• Greece not on Eurogroup’s agenda today but pension deliberations continue
• Alexander Kritikos (DIW): Better cut taxes than scrap pension cuts
• Ruling SYRIZA submits constitutional review proposals
• Anarchists barge into Argentine embassy in Athens
• Vandals target supermarket outlet for opening on Sunday
# Even though Greece is not on the agenda of today’s Eurogroup, Athens and the institutions continue talks on the fiscal space that will allow the non-implementation of tax cuts in January. Reportedly, scrapping pension cuts and implementing countermeasures lead to a fiscal gap of 0.3 percent of the 2019 GDP.
# At the same time, there are concerns in Europe, not least in Germany, over the future prospects of the Greek economy. “Greece is not a big issue in Germany, however, the issue of pensions is being discussed,” the director of research at DIW, Alexander Kritikos, told the Athens Digest. “Taxes are very high and the economy is not growing at a fast pace. There is, therefore, some anxiety in Germany that in 2-3 years, when there will no longer be a fiscal buffer, Greece will return as an issue for Europe.” Kritikos bemoaned that there are currently no priorities for the reduction of taxes and insurance contributions of self-employed professionals, which reach 70 or 80-percent of their income. “This leads them to the black market. Instead of moving ahead with non implementation of pension reform, the government could proceed with a tax cut that would boost the economy.”
# Ruling SYRIZA submitted its proposals for Greece’s constitutional review on Friday. The two most contentious issues are the separation of Church and state, and the way the President is elected. Opposition New Democracy is also expected to submit its own proposals, including the establishment of private universities, which is opposed by the ruling leftist party. The number of articles that will qualify for revision must be approved by 180 lawmakers in the 300-seat Parliament. The articles can be revised with the vote of 151 MPs in Greece’s next Parliament. If, on the other hand, the articles that qualify for revision are approved by less than 180 MPs, then the proposed revisions will need the approval of 180 MPs in the country’s next Parliament.
# Nine suspects were detained (two of them were arrested) on Friday in connection with a stunt earlier in the day by the Rouvikonas anti-establishment group at the Argentine embassy in central Athens. Members of the group barged into the embassy, hung a banner and handed out fliers to employees paying tribute to the “struggling Argentine people.”
# Vandals targeted a Lidl supermarket in a northern Athens suburb yesterday for opening on a Sunday, smashing windows and throwing painting. Shops had the option to open for business yesterday amid mid-season sales. A “Never on Sunday” rally was held in Athens as well as in Thessaloniki yesterday.

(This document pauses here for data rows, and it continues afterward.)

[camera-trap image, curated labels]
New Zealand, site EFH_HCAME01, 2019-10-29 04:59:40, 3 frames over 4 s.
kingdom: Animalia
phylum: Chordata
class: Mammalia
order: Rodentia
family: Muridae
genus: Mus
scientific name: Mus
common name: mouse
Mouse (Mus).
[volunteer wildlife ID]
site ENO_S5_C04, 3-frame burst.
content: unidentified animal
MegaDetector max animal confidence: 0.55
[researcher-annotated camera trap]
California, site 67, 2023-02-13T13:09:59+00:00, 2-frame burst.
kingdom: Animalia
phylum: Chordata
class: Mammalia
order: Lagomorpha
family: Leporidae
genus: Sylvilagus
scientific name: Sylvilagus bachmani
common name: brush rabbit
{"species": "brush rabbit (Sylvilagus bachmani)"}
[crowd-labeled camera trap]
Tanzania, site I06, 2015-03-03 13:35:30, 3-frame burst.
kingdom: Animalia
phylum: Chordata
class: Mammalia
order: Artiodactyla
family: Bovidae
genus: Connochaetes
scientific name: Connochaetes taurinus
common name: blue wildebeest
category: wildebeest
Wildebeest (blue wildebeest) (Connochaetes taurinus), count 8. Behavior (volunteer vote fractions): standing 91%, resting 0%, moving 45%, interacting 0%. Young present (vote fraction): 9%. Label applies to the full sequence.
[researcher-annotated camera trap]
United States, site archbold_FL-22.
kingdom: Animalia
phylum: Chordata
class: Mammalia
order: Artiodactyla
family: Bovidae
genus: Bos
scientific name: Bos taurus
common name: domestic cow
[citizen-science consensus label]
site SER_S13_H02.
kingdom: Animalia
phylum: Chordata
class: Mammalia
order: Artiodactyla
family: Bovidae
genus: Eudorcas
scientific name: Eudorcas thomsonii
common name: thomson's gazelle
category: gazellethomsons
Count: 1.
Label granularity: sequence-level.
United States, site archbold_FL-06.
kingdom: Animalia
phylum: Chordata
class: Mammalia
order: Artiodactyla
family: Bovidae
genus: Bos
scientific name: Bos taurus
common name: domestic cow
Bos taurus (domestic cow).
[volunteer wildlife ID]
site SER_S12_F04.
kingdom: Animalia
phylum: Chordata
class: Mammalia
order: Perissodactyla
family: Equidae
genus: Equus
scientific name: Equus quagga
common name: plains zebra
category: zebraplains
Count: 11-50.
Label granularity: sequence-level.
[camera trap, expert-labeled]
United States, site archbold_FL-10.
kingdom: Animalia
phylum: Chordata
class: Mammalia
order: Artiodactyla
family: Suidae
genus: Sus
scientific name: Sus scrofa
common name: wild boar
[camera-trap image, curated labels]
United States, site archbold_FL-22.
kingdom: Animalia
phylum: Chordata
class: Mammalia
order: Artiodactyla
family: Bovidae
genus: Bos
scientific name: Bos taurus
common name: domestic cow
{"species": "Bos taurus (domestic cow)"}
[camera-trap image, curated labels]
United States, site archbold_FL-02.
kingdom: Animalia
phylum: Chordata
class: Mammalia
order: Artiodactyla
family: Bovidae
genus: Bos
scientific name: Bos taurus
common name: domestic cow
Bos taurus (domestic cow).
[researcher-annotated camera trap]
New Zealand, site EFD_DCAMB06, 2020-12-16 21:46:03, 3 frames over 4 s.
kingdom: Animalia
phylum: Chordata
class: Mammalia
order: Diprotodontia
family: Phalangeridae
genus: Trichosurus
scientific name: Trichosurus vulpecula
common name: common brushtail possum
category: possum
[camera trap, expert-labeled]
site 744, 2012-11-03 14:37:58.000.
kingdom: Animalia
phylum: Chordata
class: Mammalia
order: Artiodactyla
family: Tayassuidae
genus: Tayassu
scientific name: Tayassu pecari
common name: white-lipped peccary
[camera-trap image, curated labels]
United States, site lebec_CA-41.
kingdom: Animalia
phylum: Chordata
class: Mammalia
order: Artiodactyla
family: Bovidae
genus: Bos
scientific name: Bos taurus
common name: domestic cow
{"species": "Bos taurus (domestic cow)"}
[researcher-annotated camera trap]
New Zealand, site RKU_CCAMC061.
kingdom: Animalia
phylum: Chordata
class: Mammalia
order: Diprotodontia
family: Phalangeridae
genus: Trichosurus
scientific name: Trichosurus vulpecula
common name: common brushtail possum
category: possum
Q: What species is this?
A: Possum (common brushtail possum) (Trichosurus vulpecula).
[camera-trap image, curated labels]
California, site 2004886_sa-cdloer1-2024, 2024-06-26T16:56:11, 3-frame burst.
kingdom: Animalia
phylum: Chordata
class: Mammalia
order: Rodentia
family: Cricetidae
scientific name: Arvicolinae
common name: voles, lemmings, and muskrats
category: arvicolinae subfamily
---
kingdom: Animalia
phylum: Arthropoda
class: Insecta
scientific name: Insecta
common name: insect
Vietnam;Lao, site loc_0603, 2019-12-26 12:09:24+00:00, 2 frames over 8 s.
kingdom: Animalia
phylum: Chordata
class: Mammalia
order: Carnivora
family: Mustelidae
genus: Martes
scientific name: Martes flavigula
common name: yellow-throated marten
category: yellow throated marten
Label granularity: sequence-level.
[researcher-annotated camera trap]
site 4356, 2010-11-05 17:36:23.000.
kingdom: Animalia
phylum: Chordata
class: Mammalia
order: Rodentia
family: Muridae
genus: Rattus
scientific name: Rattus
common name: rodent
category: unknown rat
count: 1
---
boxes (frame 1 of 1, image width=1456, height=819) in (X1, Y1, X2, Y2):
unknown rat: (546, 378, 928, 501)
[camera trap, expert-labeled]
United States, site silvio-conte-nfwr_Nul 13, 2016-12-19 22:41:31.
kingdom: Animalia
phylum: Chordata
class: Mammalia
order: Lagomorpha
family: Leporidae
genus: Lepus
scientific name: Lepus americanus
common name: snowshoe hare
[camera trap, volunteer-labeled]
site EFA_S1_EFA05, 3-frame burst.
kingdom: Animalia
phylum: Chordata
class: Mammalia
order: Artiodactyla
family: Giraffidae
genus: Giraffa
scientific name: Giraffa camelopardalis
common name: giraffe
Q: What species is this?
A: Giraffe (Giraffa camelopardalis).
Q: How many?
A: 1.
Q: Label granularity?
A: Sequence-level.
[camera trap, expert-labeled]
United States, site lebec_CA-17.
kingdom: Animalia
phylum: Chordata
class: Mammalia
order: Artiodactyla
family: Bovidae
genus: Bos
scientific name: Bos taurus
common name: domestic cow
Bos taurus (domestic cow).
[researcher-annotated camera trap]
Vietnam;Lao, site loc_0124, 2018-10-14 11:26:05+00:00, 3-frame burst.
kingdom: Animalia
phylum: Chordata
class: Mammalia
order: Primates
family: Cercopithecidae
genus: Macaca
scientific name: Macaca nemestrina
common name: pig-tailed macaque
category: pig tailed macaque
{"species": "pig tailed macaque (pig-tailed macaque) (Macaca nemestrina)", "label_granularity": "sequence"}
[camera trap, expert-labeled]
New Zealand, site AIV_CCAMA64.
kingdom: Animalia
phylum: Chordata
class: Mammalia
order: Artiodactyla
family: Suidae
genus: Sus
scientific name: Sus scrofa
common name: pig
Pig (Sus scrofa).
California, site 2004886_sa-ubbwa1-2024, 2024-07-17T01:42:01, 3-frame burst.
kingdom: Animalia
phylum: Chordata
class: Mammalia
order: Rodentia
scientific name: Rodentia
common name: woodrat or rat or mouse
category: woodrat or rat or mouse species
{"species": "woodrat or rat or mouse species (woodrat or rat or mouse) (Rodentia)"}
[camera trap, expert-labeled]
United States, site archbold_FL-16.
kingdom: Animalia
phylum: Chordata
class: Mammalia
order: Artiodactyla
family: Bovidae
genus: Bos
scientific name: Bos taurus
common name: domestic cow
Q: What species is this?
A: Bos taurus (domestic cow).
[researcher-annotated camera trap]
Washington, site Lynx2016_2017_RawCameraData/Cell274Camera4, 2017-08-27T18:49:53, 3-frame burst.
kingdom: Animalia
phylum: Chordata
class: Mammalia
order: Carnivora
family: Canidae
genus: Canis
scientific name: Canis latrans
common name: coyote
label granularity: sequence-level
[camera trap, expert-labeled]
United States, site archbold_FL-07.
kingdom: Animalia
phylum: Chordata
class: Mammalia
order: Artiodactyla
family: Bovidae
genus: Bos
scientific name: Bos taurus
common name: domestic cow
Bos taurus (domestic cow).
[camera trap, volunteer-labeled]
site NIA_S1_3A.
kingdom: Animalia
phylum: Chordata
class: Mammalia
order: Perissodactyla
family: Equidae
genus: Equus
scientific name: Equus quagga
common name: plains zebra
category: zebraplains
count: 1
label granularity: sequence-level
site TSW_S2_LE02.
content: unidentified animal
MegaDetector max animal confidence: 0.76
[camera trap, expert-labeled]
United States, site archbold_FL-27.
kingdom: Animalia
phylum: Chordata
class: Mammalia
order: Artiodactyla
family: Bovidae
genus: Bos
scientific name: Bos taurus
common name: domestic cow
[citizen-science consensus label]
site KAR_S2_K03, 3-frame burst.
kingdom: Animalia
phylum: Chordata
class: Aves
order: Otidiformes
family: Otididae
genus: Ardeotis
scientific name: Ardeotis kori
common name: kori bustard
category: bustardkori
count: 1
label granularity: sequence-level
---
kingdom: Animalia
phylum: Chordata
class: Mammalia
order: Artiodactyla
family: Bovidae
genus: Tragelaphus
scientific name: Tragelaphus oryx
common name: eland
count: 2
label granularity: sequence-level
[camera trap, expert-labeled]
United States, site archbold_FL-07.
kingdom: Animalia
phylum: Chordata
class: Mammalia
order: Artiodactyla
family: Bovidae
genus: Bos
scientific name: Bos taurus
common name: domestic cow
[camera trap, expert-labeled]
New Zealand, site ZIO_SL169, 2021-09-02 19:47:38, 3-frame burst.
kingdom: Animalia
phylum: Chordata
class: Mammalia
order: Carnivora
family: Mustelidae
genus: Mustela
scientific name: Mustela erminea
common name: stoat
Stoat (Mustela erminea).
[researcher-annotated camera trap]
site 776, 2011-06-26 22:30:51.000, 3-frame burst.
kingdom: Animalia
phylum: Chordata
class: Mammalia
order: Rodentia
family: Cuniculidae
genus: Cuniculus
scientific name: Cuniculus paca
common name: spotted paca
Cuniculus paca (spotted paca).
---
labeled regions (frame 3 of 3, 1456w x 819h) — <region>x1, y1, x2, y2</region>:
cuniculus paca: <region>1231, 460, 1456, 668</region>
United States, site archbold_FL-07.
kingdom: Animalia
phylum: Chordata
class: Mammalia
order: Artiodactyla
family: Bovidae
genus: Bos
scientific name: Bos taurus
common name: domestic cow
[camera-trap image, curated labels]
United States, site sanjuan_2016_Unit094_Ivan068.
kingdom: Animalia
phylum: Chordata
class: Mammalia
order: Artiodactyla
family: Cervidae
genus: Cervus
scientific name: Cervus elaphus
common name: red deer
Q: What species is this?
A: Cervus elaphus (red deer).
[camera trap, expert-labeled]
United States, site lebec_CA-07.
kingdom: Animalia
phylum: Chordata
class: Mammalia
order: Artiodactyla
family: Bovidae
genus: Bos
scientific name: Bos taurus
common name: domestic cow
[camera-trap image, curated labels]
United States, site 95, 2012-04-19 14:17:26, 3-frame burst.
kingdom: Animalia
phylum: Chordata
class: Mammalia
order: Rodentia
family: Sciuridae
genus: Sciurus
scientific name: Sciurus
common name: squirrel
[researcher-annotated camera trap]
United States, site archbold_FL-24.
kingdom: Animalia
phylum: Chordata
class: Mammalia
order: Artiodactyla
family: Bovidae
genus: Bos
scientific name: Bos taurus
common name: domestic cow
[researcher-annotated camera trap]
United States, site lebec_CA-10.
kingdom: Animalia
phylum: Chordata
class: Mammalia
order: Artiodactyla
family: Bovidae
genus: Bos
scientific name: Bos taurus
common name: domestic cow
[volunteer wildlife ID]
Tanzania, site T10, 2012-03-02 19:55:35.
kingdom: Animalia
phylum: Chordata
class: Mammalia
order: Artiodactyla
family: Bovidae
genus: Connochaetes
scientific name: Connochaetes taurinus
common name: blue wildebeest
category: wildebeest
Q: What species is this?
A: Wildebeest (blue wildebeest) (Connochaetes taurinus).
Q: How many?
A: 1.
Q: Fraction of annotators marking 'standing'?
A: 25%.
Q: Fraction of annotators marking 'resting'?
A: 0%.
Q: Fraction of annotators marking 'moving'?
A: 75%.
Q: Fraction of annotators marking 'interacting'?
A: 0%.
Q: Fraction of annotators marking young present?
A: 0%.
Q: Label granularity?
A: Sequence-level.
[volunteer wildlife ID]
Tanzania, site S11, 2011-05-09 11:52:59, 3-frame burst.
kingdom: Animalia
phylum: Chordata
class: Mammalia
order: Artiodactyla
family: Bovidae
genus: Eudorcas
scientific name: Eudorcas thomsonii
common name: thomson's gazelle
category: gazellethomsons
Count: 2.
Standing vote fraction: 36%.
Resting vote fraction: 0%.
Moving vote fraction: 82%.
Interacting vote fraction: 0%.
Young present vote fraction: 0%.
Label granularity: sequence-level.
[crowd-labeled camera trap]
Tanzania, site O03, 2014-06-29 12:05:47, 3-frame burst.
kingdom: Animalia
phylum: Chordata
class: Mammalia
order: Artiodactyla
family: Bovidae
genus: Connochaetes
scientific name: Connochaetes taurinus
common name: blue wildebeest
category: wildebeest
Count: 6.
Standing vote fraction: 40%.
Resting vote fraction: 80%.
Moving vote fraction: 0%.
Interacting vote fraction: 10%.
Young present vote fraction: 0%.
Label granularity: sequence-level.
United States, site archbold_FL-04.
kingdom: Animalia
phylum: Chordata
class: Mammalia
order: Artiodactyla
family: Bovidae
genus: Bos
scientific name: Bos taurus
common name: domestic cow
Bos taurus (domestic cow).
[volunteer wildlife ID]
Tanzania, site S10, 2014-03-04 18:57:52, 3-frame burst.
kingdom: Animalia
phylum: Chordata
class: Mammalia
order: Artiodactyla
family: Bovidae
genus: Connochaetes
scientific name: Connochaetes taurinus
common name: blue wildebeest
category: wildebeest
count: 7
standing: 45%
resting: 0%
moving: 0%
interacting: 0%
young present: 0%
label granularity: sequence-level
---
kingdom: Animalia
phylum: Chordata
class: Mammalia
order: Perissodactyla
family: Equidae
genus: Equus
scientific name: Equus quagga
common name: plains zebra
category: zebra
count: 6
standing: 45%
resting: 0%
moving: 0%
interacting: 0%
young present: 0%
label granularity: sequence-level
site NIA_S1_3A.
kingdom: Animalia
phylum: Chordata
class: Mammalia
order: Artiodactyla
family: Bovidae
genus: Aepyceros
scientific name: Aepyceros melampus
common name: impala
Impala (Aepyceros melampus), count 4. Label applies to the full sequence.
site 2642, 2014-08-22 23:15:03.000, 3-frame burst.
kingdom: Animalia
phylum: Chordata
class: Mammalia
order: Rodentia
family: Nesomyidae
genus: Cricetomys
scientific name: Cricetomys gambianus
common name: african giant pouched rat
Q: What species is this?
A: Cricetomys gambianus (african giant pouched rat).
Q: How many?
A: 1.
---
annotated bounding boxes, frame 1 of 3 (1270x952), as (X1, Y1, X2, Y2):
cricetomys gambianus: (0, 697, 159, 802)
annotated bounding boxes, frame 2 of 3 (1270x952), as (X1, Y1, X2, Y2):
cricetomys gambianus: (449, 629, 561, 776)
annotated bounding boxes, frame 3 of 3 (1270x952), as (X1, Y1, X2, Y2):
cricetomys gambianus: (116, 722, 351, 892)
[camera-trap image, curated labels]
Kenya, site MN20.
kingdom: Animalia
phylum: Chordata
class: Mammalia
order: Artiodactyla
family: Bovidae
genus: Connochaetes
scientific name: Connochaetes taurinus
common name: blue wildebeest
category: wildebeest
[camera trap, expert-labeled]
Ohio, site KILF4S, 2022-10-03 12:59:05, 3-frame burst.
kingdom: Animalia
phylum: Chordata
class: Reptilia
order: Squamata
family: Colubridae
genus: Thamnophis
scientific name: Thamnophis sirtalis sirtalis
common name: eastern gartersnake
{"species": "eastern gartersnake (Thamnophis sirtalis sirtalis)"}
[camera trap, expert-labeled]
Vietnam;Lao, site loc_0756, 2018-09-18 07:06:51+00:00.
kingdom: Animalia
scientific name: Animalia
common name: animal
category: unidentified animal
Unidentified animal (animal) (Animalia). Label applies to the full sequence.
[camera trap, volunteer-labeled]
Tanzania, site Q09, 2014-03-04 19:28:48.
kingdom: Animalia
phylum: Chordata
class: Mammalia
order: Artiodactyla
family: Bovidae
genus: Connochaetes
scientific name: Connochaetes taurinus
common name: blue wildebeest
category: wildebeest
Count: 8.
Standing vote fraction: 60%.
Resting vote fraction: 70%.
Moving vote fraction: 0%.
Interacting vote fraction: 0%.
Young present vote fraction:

On Our Radar: No crisis for… snacks
Despite the reduced spending power of consumers due to Greece’s financial crisis, sales of salty snacks have risen exponentially in the past seven years, with manufacturers showing gains of more than 50-percent. According to figures of the market research firm IRI, sales of salty snacks (chips, shrimps, tortillas, etc.) have soared since 2012 from EUR 58.9 million to an expected EUR 90 million this year.